Source data:

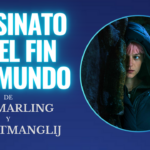 «ASESINATO EN EL FIN DEL MUNDO» de Brit Marling y Zal Batmanglij – Reseña Asesinato, Disney+, Brit Marling, Zal Batmanglij, serie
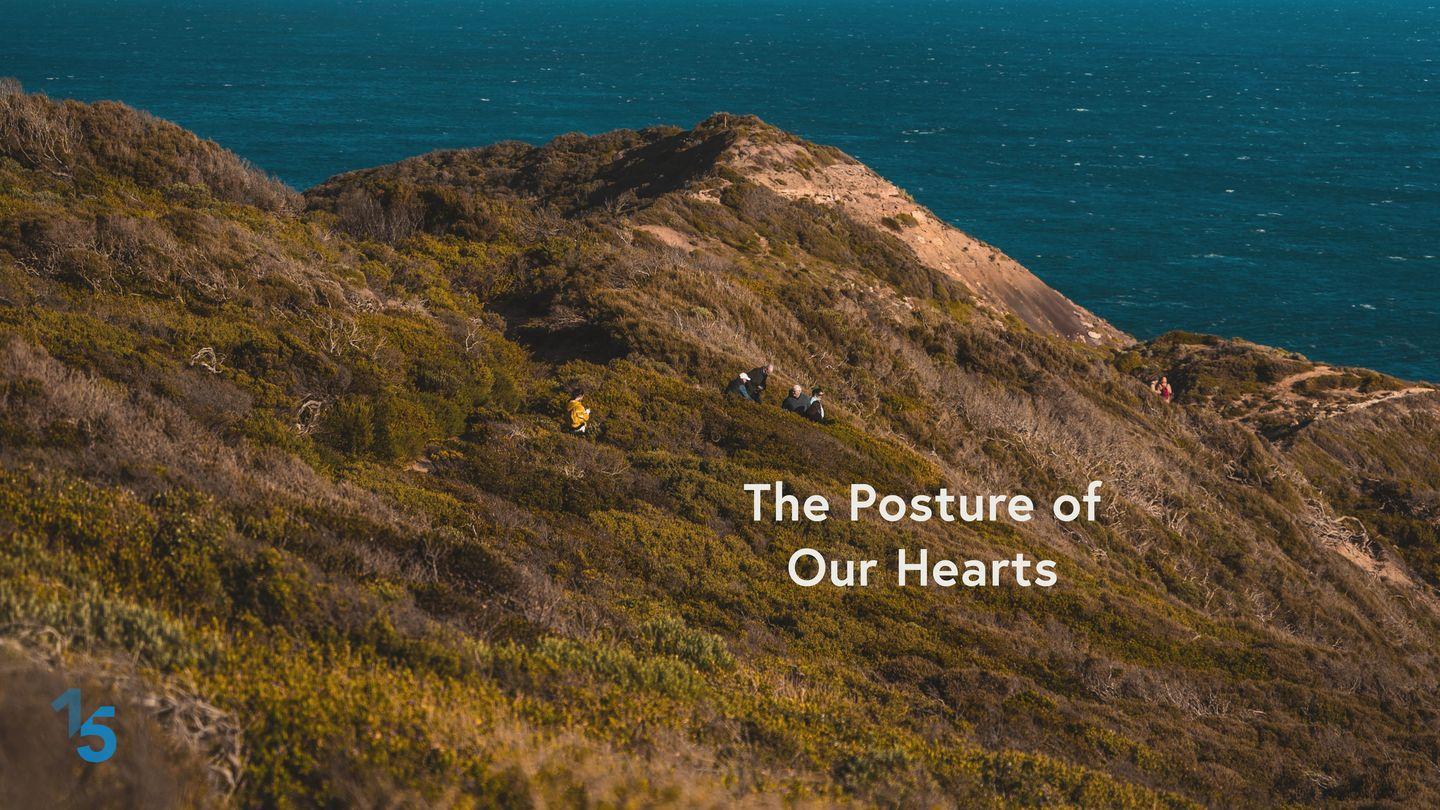 The Posture of Our Hearts 2 Corinthians 8:21 King James Version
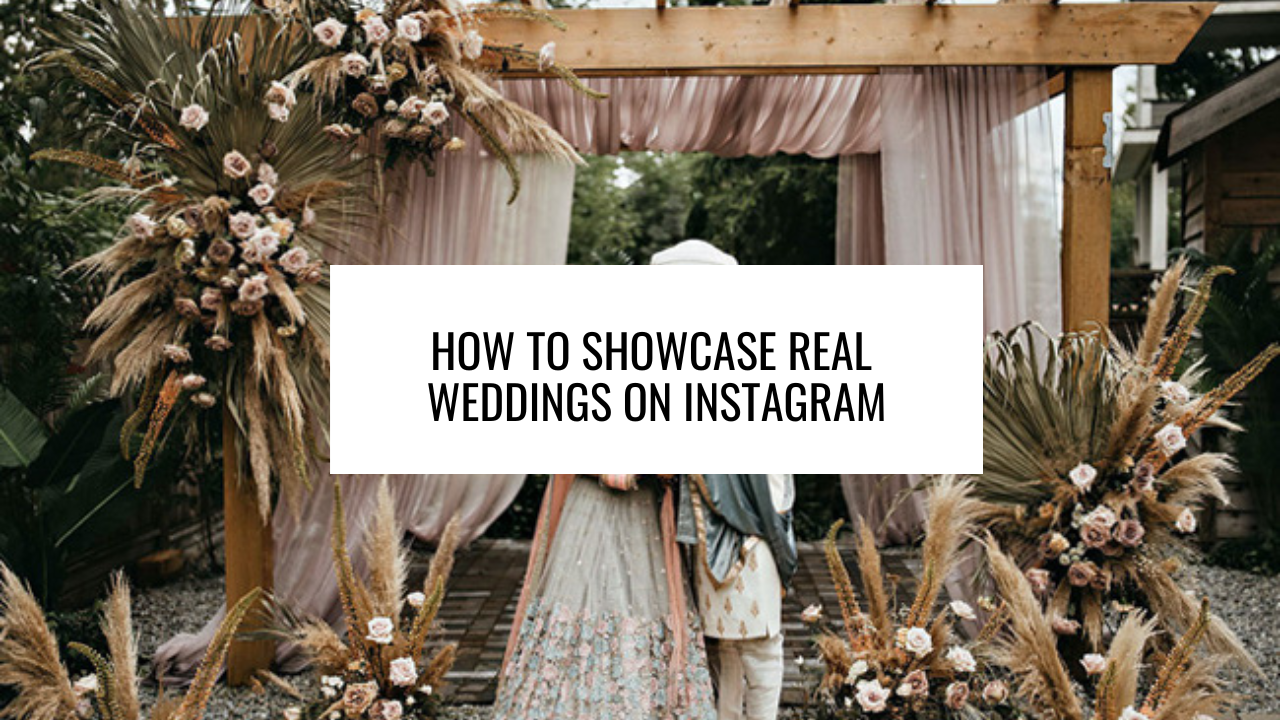 How to Showcase Real Weddings on Instagram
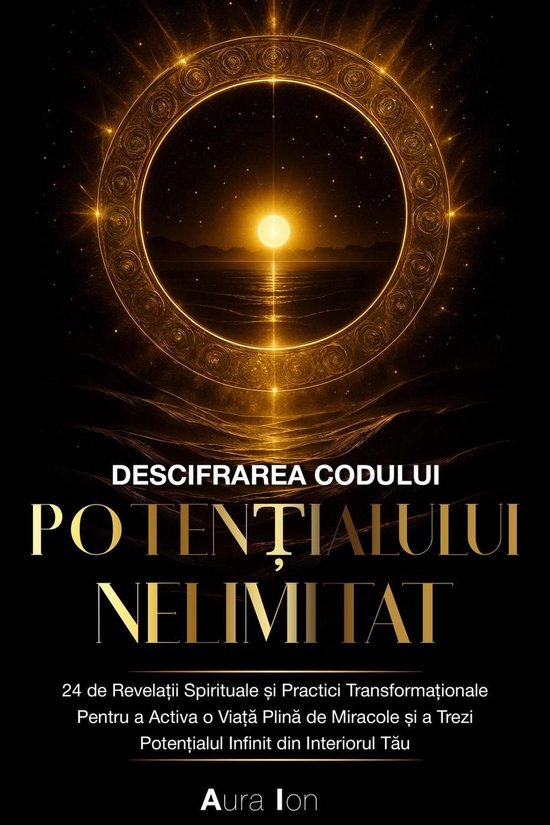 Descifrarea Codului Potențialului Nelimitat - cover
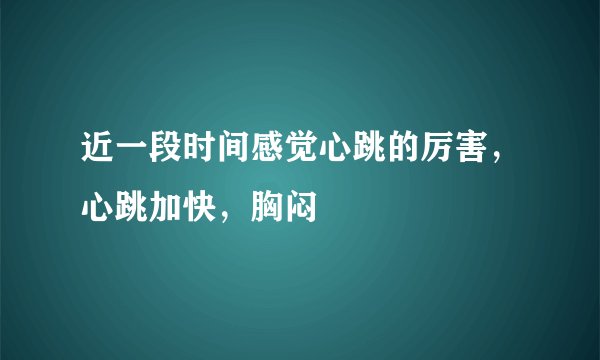 近一段时间感觉心跳的厉害，心跳加快，胸闷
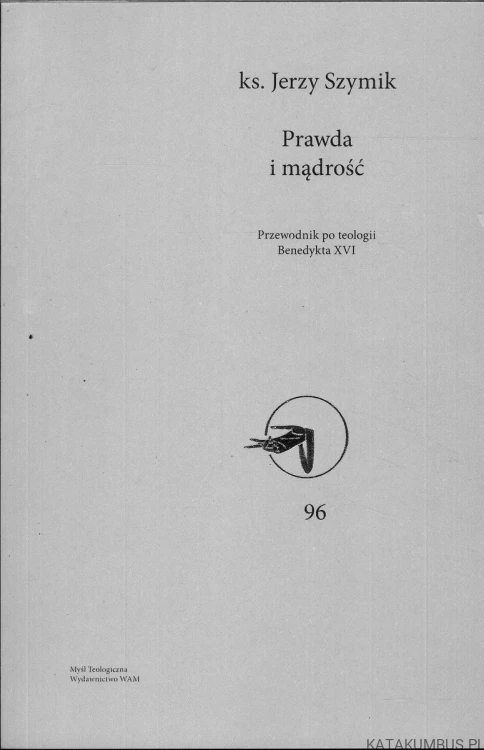 Prawda i mądrość. Przewodnik po teologii Benedykta XVI. JERZY SZYMIK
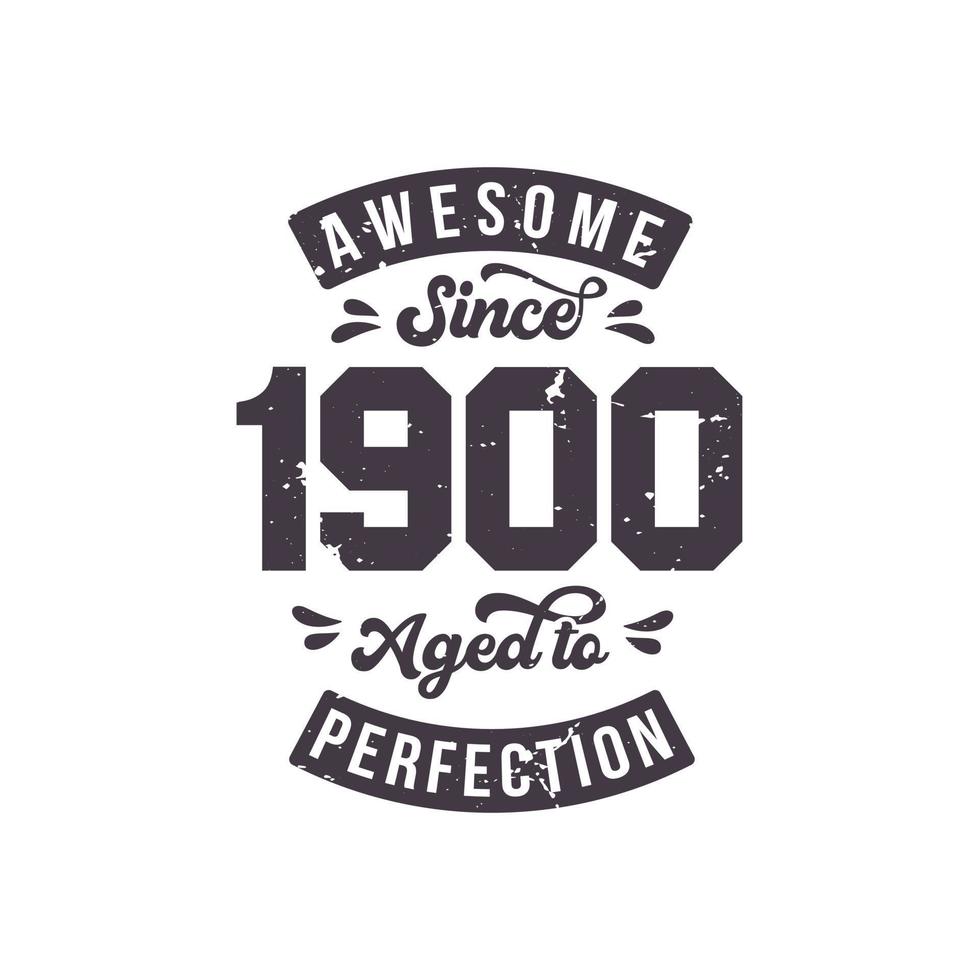 Born in 1900 Awesome Retro Vintage Birthday, Awesome since 1900 Aged to Perfection vector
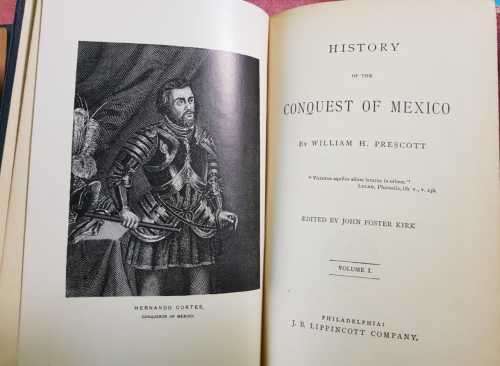 Rare ! Prescotts Conquest of Mexico (1873 First Edition) Vol I, II and III by John Poster Kirk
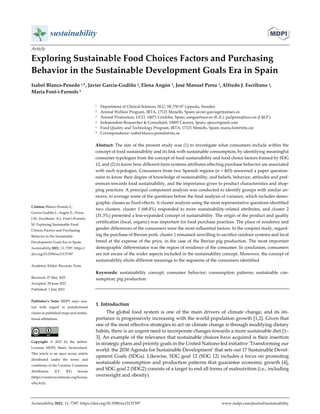  
 
 
 
Sustainability 2021, 13, 7397. https://doi.org/10.3390/su13137397  www.mdpi.com/journal/sustainability 
Article 
Exploring Sustainable Food Choices Factors and Purchasing   
Behavior in the Sustainable Development Goals Era in Spain 
Isabel Blanco‐Penedo 1,*, Javier García‐Gudiño 2, Elena Angón 3, José Manuel Perea 3, Alfredo J. Escribano 4,   
Maria Font‐i‐Furnols 5 
1  Department of Clinical Sciences, SLU, SE‐750 07 Uppsala, Sweden 
2  Animal Welfare Program, IRTA, 17121 Monells, Spain; javier.garciag@juntaex.es 
3  Animal Production, UCO, 14071 Córdoba, Spain; eangon@uco.es (E.A.); pa2pemuj@uco.es (J.M.P.) 
4  Independent Researcher & Consultant, 10005 Cáceres, Spain; ajescc@gmail.com 
5  Food Quality and Technology Program, IRTA, 17121 Monells, Spain; maria.font@irta.cat 
*  Correspondence: isabel.blanco.penedo@slu.se 
Abstract: The aim of the present study was (1) to investigate what consumers include within the 
concept of food sustainability and its link with sustainable consumption, by identifying meaningful 
consumer typologies from the concept of food sustainability and food choice factors framed by SDG 
12, and (2) to know how different farm systems attributes affecting purchase behavior are associated 
with such typologies. Consumers from two Spanish regions (n = 403) answered a paper question‐
naire to know their degree of knowledge of sustainability, and beliefs, behavior, attitudes and pref‐
erences towards food sustainability, and the importance given to product characteristics and shop‐
ping practices. A principal component analysis was conducted to identify groups with similar an‐
swers, to average some of the questions before the final analysis of variance, which includes demo‐
graphic classes as fixed effects. A cluster analysis using the most representative questions identified 
two clusters. cluster 1 (68.4%) responded to more sustainability‐related attributes, and cluster 2 
(31.5%) presented a less‐expanded concept of sustainability. The origin of the product and quality 
certification (local, organic) was important for food purchase practices. The place of residence and 
gender differences of the consumers were the most influential factors. In the conjoint study, regard‐
ing the purchase of Iberian pork, cluster 1 remained unwilling to sacrifice outdoor systems and local 
breed at the expense of the price, in the case of the Iberian pig production. The most important 
demographic differentiator was the region of residence of the consumer. In conclusion, consumers 
are not aware of the wider aspects included in the sustainability concept. Moreover, the concept of 
sustainability elicits different meanings to the segments of the consumers identified. 
Keywords:  sustainability  concept;  consumer  behavior;  consumption  patterns;  sustainable  con‐
sumption; pig production 
 
1. Introduction 
The global food system is one of the main drivers of climate change, and its im‐
portance is progressively increasing with the world population growth [1,2]. Given that 
one of the most effective strategies to act on climate change is through modifying dietary 
habits, there is an urgent need to incorporate changes towards a more sustainable diet [1–
3]. An example of the relevance that sustainable choices have acquired is their insertion 
in strategic plans and priority goals in the United Nations‐led initiative ’Transforming our 
world: the 2030 Agenda for Sustainable Development’ that sets out 17 Sustainable Devel‐
opment Goals (SDGs). Likewise, SDG goal 12 (SDG 12) includes a focus on promoting 
sustainable consumption and production patterns that guarantee economic growth [4], 
and SDG goal 2 (SDG2) consists of a target to end all forms of malnutrition (i.e., including 
overweight and obesity). 
Citation: Blanco‐Penedo I.;   
García‐Gudiño J.; Angón E.; Perea, 
J.M.; Escribano, A.J.; Font‐i‐Furnols, 
M. Exploring Sustainable Food 
Choices Factors and Purchasing   
Behavior in the Sustainable   
Development Goals Era in Spain.   
Sustainability 2021, 13, 7397. https:// 
doi.org/10.3390/su13137397 
Academic Editor: Riccardo Testa 
Received: 27 May 2021 
Accepted: 28 June 2021 
Published: 1 July 2021 
Publisher’s  Note:  MDPI  stays  neu‐
tral  with  regard  to  jurisdictional 
claims in published maps and institu‐
tional affiliations. 
 
Copyright:  ©  2021  by  the  author. 
Licensee  MDPI,  Basel,  Switzerland. 
This article is an open access article 
distributed  under  the  terms  and 
conditions of the Creative Commons 
Attribution  (CC  BY)  license 
(https://creativecommons.org/license
s/by/4.0/). 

Work order: Omitting all pictures, copy the preceding entries without any alteration.

Result:
 «ASESINATO EN EL FIN DEL MUNDO» de Brit Marling y Zal Batmanglij – Reseña Asesinato, Disney+, Brit Marling, Zal Batmanglij, serie
 The Posture of Our Hearts 2 Corinthians 8:21 King James Version
 How to Showcase Real Weddings on Instagram
 Descifrarea Codului Potențialului Nelimitat - cover
 近一段时间感觉心跳的厉害，心跳加快，胸闷
 Prawda i mądrość. Przewodnik po teologii Benedykta XVI. JERZY SZYMIK
 Born in 1900 Awesome Retro Vintage Birthday, Awesome since 1900 Aged to Perfection vector
 Rare ! Prescotts Conquest of Mexico (1873 First Edition) Vol I, II and III by John Poster Kirk
 
 
 
Sustainability 2021, 13, 7397. https://doi.org/10.3390/su13137397  www.mdpi.com/journal/sustainability 
Article 
Exploring Sustainable Food Choices Factors and Purchasing   
Behavior in the Sustainable Development Goals Era in Spain 
Isabel Blanco‐Penedo 1,*, Javier García‐Gudiño 2, Elena Angón 3, José Manuel Perea 3, Alfredo J. Escribano 4,   
Maria Font‐i‐Furnols 5 
1  Department of Clinical Sciences, SLU, SE‐750 07 Uppsala, Sweden 
2  Animal Welfare Program, IRTA, 17121 Monells, Spain; javier.garciag@juntaex.es 
3  Animal Production, UCO, 14071 Córdoba, Spain; eangon@uco.es (E.A.); pa2pemuj@uco.es (J.M.P.) 
4  Independent Researcher & Consultant, 10005 Cáceres, Spain; ajescc@gmail.com 
5  Food Quality and Technology Program, IRTA, 17121 Monells, Spain; maria.font@irta.cat 
*  Correspondence: isabel.blanco.penedo@slu.se 
Abstract: The aim of the present study was (1) to investigate what consumers include within the 
concept of food sustainability and its link with sustainable consumption, by identifying meaningful 
consumer typologies from the concept of food sustainability and food choice factors framed by SDG 
12, and (2) to know how different farm systems attributes affecting purchase behavior are associated 
with such typologies. Consumers from two Spanish regions (n = 403) answered a paper question‐
naire to know their degree of knowledge of sustainability, and beliefs, behavior, attitudes and pref‐
erences towards food sustainability, and the importance given to product characteristics and shop‐
ping practices. A principal component analysis was conducted to identify groups with similar an‐
swers, to average some of the questions before the final analysis of variance, which includes demo‐
graphic classes as fixed effects. A cluster analysis using the most representative questions identified 
two clusters. cluster 1 (68.4%) responded to more sustainability‐related attributes, and cluster 2 
(31.5%) presented a less‐expanded concept of sustainability. The origin of the product and quality 
certification (local, organic) was important for food purchase practices. The place of residence and 
gender differences of the consumers were the most influential factors. In the conjoint study, regard‐
ing the purchase of Iberian pork, cluster 1 remained unwilling to sacrifice outdoor systems and local 
breed at the expense of the price, in the case of the Iberian pig production. The most important 
demographic differentiator was the region of residence of the consumer. In conclusion, consumers 
are not aware of the wider aspects included in the sustainability concept. Moreover, the concept of 
sustainability elicits different meanings to the segments of the consumers identified. 
Keywords:  sustainability  concept;  consumer  behavior;  consumption  patterns;  sustainable  con‐
sumption; pig production 
 
1. Introduction 
The global food system is one of the main drivers of climate change, and its im‐
portance is progressively increasing with the world population growth [1,2]. Given that 
one of the most effective strategies to act on climate change is through modifying dietary 
habits, there is an urgent need to incorporate changes towards a more sustainable diet [1–
3]. An example of the relevance that sustainable choices have acquired is their insertion 
in strategic plans and priority goals in the United Nations‐led initiative ’Transforming our 
world: the 2030 Agenda for Sustainable Development’ that sets out 17 Sustainable Devel‐
opment Goals (SDGs). Likewise, SDG goal 12 (SDG 12) includes a focus on promoting 
sustainable consumption and production patterns that guarantee economic growth [4], 
and SDG goal 2 (SDG2) consists of a target to end all forms of malnutrition (i.e., including 
overweight and obesity). 
Citation: Blanco‐Penedo I.;   
García‐Gudiño J.; Angón E.; Perea, 
J.M.; Escribano, A.J.; Font‐i‐Furnols, 
M. Exploring Sustainable Food 
Choices Factors and Purchasing   
Behavior in the Sustainable   
Development Goals Era in Spain.   
Sustainability 2021, 13, 7397. https:// 
doi.org/10.3390/su13137397 
Academic Editor: Riccardo Testa 
Received: 27 May 2021 
Accepted: 28 June 2021 
Published: 1 July 2021 
Publisher’s  Note:  MDPI  stays  neu‐
tral  with  regard  to  jurisdictional 
claims in published maps and institu‐
tional affiliations. 
 
Copyright:  ©  2021  by  the  author. 
Licensee  MDPI,  Basel,  Switzerland. 
This article is an open access article 
distributed  under  the  terms  and 
conditions of the Creative Commons 
Attribution  (CC  BY)  license 
(https://creativecommons.org/license
s/by/4.0/). 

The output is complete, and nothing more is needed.